In the week that we heard the sad news that Gigaom is shutting down, discovering that a European tech publication is launching a new print magazine might seem crazy. But that’s just exactly what Nordics and Baltics-focused tech site ArcticStartup is doing.
It’s kicked off an Indiegogo campaign today to fund the first proper issues of its print title, CoFounder, with a plan to offer in-depth features on the European startup scene.

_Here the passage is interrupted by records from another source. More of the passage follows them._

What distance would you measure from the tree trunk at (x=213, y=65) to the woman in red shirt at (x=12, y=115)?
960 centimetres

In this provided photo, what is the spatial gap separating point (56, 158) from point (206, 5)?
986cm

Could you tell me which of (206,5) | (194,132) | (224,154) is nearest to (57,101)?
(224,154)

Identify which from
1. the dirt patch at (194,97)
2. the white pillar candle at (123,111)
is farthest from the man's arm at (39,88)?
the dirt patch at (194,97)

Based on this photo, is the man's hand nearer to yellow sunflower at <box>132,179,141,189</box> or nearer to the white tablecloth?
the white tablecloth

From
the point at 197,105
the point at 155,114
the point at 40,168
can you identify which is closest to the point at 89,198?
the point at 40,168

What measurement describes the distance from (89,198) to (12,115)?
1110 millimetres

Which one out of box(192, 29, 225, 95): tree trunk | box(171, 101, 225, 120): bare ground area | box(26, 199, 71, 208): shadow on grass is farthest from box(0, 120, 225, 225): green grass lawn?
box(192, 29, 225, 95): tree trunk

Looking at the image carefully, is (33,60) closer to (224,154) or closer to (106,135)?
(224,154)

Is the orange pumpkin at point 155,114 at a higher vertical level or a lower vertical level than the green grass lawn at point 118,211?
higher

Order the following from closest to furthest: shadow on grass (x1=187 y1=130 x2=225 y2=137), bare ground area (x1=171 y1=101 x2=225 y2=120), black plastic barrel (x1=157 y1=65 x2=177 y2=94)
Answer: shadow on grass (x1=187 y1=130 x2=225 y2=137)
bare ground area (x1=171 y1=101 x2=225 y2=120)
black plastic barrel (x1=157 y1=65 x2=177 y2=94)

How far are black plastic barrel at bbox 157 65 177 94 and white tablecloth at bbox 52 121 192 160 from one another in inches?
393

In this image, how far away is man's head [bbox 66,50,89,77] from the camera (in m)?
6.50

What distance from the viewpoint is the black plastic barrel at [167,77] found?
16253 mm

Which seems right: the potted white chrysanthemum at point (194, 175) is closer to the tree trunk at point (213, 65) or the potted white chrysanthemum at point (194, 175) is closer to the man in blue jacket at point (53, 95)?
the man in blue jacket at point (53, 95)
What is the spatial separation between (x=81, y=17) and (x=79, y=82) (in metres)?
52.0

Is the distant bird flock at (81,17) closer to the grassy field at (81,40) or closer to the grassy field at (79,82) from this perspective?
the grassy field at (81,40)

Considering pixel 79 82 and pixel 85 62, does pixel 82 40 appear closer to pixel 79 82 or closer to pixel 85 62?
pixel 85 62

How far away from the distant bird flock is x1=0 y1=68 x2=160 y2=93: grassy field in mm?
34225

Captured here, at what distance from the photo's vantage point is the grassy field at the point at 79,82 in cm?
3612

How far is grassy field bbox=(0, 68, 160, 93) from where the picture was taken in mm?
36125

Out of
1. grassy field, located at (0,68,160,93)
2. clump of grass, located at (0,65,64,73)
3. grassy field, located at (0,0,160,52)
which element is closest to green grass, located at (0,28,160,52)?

Though it’s far from the first online tech publication to venture into dealing with dead trees – PandoDaily’s been producing Pando Quarterly for paying subscribers since it acquired NSFWCorp in 2013 and London’s Tech City News exists in free physical form as well as on the Web – ArcticStartup’s decision is still a pretty bold one.
The company’s CEO Dmitri Sarle explained the genesis of the idea to TNW:
“It all goes back to when ArcticStartup began in 2007. It slowly started to gain readership in the Nordics and Baltics. In 2009, we realised it was time to turn it into a company. We started experimenting with different ways to make money. Then Tarmo Virki – a journalist with over 19 years experience at Reuters and Forbes – and some others pitched the idea of doing a print magazine to us.
We thought it was a crazy idea at first but they asked us to go and have a beer with them and they convinced us. The main reason was that print, especially niche print, is actually doing quite alright. But we also had this journalistic drive – print can be a great user experience.”
Bringing a startup mentality to the project, the team began with a minimum viable product – a test issue produced for the Slush Conference in Helsinki in November last year.
Based on the positive response they received to those 7,000 issues, they’ve turned to Indiegogo, with a goal of €15,000 ($15,888) to get the first three issues into production.
A pledge of €15 will get you a copy of the magazine delivered to you wherever you are in the world. Go for the €39 and they’ll send you the first four issues. Sarle says CoFounder will focus on European startups to begin with but may expand its focus as it goes along.
He thinks the appeal of the title will be in offering depth and stories that might not get as much traction online:
“One thing that’s worrying about online is that a lot of what we write is controlled by how many people will read it. We want people to read the stories in this magazine because there is a lot of merit to them. A lot of things online get very low readership because they have the wrong headline.”
As fans of journalism and the European startup scene, we definitely wish ArcticStartup well with CoFounder and hope it hits its funding target.